(Web page caption snippets)

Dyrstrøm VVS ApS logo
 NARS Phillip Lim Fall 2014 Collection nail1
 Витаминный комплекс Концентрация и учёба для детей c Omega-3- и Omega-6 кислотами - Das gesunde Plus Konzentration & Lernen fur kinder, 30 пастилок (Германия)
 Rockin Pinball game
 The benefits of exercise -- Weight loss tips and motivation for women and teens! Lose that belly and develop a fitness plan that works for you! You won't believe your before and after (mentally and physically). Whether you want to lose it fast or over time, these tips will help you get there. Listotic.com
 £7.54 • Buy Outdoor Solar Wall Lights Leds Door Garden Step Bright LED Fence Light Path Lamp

◆ How to complete this task
Set down every record once more, exactly as written.

◆ Solution for this exercise
Dyrstrøm VVS ApS logo
 NARS Phillip Lim Fall 2014 Collection nail1
 Витаминный комплекс Концентрация и учёба для детей c Omega-3- и Omega-6 кислотами - Das gesunde Plus Konzentration & Lernen fur kinder, 30 пастилок (Германия)
 Rockin Pinball game
 The benefits of exercise -- Weight loss tips and motivation for women and teens! Lose that belly and develop a fitness plan that works for you! You won't believe your before and after (mentally and physically). Whether you want to lose it fast or over time, these tips will help you get there. Listotic.com
 £7.54 • Buy Outdoor Solar Wall Lights Leds Door Garden Step Bright LED Fence Light Path Lamp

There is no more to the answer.